This panel examines the circulation of jurisprudence and legal thinking between Europe and Latin America in terms of dealing with gross human rights violations committed under dictatorial regimes and armed conflicts. Rather than rework well-known stories of transitional justice within national borders, or comparing accounts of countries seen as discrete units, disconnected from transnational flows, we provide a socio-historical analysis of the interconnections between these two continents in terms of legal ideas and pro-accountability strategies developed since the 1970s. Combining Pierre Bourdieu’s theory on the social conditions of the international circulation of ideas and William Twining’s framework of examining processes of small-scale legal diffusion, we focus on the socio-political conditions in which this circulation occurred, the way they impacted on its adaptation to the local reality, as well as on the personal biographies, and the political and professionals purposes of the actors producing these transfers.
The organization of this panel is supported by the AHRC-LABEX joint funded project The Criminalization of Dictatorial Pasts in Europe and Latin America in Global Perspective (University of Exeter and University of Paris Ouest Nanterre).
Papers
David Copello (Sciences Po, Paris), The importation of Jacques Vergès’ strategy of rupture in political violence trials in Argentina.
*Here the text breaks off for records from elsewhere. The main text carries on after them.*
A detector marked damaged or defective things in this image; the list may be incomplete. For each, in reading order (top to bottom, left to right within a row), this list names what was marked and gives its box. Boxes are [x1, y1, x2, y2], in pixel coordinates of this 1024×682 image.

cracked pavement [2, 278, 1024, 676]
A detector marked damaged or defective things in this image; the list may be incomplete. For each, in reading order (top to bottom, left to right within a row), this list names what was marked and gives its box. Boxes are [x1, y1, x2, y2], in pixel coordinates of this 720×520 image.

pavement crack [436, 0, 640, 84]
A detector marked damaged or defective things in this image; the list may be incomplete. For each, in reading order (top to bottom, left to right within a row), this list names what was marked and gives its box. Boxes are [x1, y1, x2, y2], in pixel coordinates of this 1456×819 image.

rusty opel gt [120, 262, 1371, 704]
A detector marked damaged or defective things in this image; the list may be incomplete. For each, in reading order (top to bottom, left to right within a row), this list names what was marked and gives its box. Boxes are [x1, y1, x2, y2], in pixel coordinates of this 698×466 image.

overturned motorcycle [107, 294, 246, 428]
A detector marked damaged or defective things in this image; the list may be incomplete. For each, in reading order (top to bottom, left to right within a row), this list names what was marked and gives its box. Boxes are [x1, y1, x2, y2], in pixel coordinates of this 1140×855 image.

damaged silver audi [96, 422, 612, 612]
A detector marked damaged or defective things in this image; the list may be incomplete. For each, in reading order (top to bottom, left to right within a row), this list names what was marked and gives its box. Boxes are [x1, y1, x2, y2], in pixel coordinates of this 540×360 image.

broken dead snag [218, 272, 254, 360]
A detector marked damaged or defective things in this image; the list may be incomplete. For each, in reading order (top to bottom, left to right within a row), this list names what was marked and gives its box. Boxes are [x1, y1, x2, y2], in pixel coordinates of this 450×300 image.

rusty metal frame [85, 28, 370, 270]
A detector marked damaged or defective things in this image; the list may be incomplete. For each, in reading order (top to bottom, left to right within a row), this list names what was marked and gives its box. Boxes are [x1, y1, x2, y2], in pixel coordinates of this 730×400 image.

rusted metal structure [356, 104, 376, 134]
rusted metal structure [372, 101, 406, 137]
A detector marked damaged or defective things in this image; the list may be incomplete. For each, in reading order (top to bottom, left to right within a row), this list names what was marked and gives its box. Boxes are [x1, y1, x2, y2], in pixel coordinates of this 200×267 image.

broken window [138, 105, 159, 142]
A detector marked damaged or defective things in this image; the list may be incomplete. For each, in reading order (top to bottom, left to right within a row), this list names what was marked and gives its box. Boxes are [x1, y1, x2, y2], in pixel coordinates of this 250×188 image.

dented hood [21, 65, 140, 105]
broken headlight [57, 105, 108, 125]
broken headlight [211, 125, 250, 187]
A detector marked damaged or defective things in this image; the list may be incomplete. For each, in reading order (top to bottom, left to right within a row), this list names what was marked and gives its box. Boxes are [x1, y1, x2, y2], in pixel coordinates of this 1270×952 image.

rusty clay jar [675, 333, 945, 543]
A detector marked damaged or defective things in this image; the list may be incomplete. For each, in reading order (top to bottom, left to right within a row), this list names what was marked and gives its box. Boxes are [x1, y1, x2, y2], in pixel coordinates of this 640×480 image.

The paper examines how the concept of “rupture strategy”, popularized by Jacques Vergès during the Algerian war of decolonization in the early 1960s was imported and adapted in the Argentinean context of the early 1970s by radical left-wing lawyers involved in the defense of revolutionary militants judged by the military authoritarian courts. In the 1980s, however, the same lawyers had to reassess their use of “vergesian” vocabulary and reject the same rupture defense strategy used by the military in order to legitimize the junta trial.
Raluca Grosescu (University of Exeter), From Europe and Argentina and back to Europe. Circulation of anti-impunity strategies regarding crimes against humanity. The paper examines how the anti-impunity legal strategies employed by European legal thinkers and judges in the 1960s and the 1970s to deal with the Nazi crimes have been adopted in Argentina in the 2000s to overcome the impunity laws concerning the political crimes committed under the military junta. It then explores how the Argentinean jurisprudence on crimes against humanity was transferred to other Latin American countries and to Spain by judges of Argentinean origins or trained in Argentinean universities.
Sophie Daviaud (Institute of Political Studies, Aix-en-Provence), Circulation of norms, jurisprudence, and historical narratives between the ICTY and the Argentinean and the Colombian court. The paper looks at how the jurisprudence and procedures of the International Tribunal for the former Yugoslavia (ICTY) have been used and adapted in human rights trials in Argentina and Colombia. She argues that in Colombia, the ICTY priority rules were employed to restrain and rank prosecutions. This was due to the important involvement of European legal experts in the design of the Colombian transitional justice framework. In contrast, the ICTY jurisprudence was used by Argentinean judges to legitimize a maximalist justice model that actually comes in contradiction with the principles of the international criminal legal practice.